** Opening Source document block **

TimeEval / GutenTAG

GutenTAG is an extensible tool to generate time series datasets with and without anomalies; integrated with TimeEval.
MIT License
71 stars 13 forks source link

Create new mode - ts_augmentation #35

Open DhavalRepo18 opened 1 year ago

DhavalRepo18 commented 1 year ago

We are user of this repo to create time series. We like to introduce new mode on a top of supervised and semi-supervised, call "ts-augmentation' where we produce

We can provide a small code.

CodeLionX commented 1 year ago

Thank you for using our library! We are happy to discuss extensions to GutenTAG.

For me, your description of the output sounds exactly like our semi-supervised output mode:

Can you elaborate a bit further? What exactly is the input and output of the newly proposed mode, and why is it currently not supported by GutenTAG?

** Closing Source document block **
** Opening Available data block **

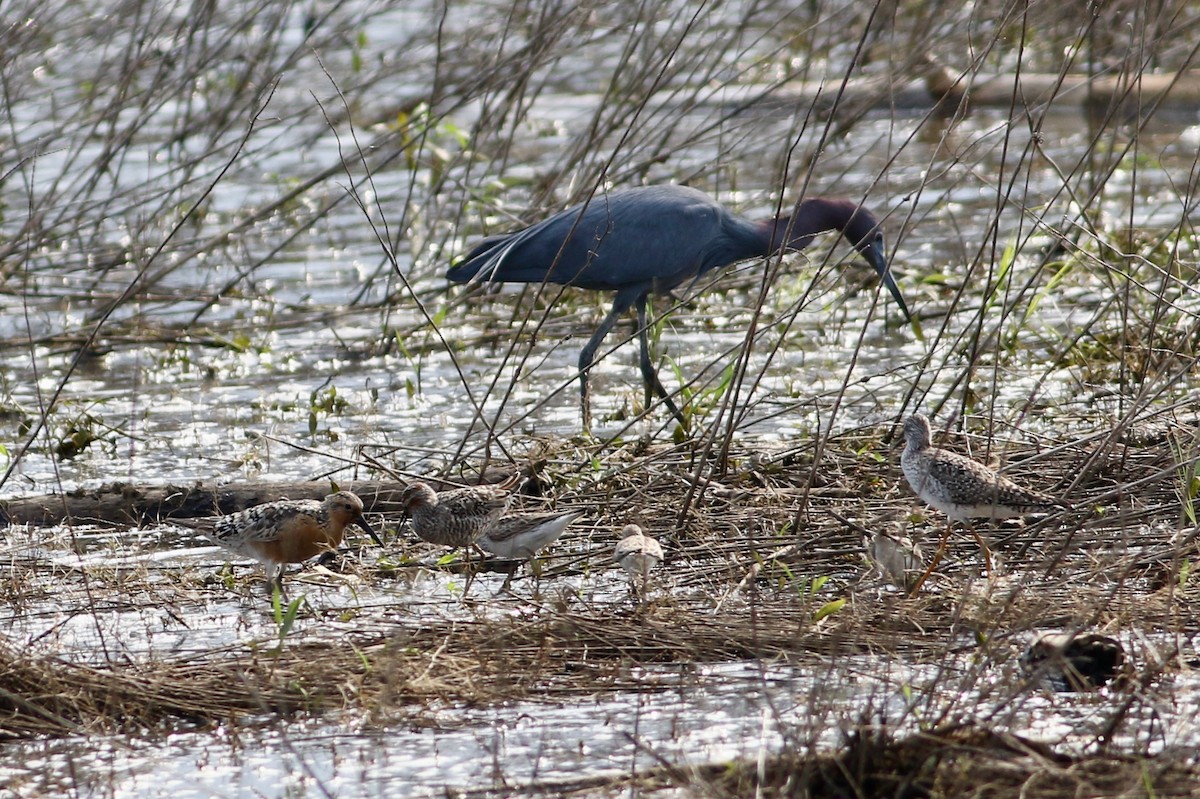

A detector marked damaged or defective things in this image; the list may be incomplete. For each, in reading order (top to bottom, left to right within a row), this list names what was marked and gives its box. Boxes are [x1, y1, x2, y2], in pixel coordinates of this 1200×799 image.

wading bird with rusty breast [448, 183, 907, 429]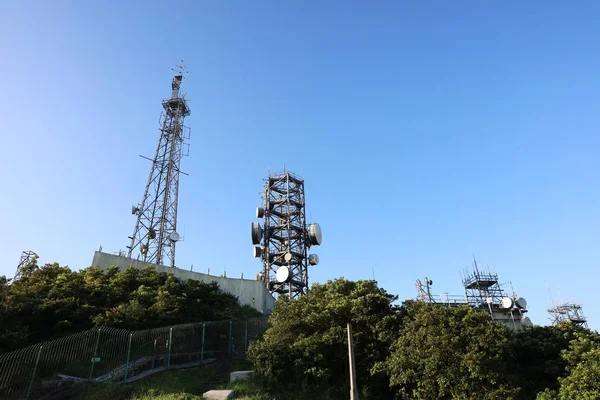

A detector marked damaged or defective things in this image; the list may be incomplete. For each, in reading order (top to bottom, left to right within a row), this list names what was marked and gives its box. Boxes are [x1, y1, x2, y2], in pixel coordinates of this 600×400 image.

rusty antenna support [126, 62, 190, 268]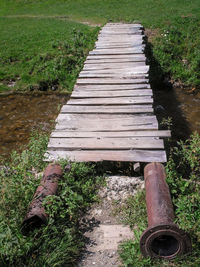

** Closing Available data block **

(Task directions)
Pick up the GutenTAG issue thread on a proposed ts-augmentation mode and continue it from its last line. The material stands apart from the GutenTAG issue thread.

(Response box)
DhavalRepo18 commented 1 year ago

The variance was an issue when we tested. So we want to avoid touching that stuff. There is one fix with variance, i.e., if we pass the same seed, it will meet the need even with a variance setting.

CodeLionX commented 1 year ago

That is precisely how GutenTAG should behave.

I still don't understand your use case, though.

DhavalRepo18 commented 1 year ago

Our use case is very simple. We wanted to generate

We tried using semi-supervised, but when we added variance cases, it change the base time series as well as the anomalous time series. We like to have a separate mode where it works with variance stuff too.

https://github.com/HPI-Information-Systems/gutentag/blob/main/gutenTAG/generator/timeseries.py#L52

Code is passing the new random seed, and we like to use the same seed. this way even with variance it remains the same. We do have some code written that can be made available.

CodeLionX commented 1 year ago

OK. I get your point.

Currently, you can achieve this by calling GutenTAG twice:

  1. Generate your base time series (TS) and store to disk.
  2. Load generated TS using custom-input-BO and generate your augmented TS with anomalies etc. (semi-supervised=False and supervised=False)

But if you want to generate many such TS, it's quite tedious.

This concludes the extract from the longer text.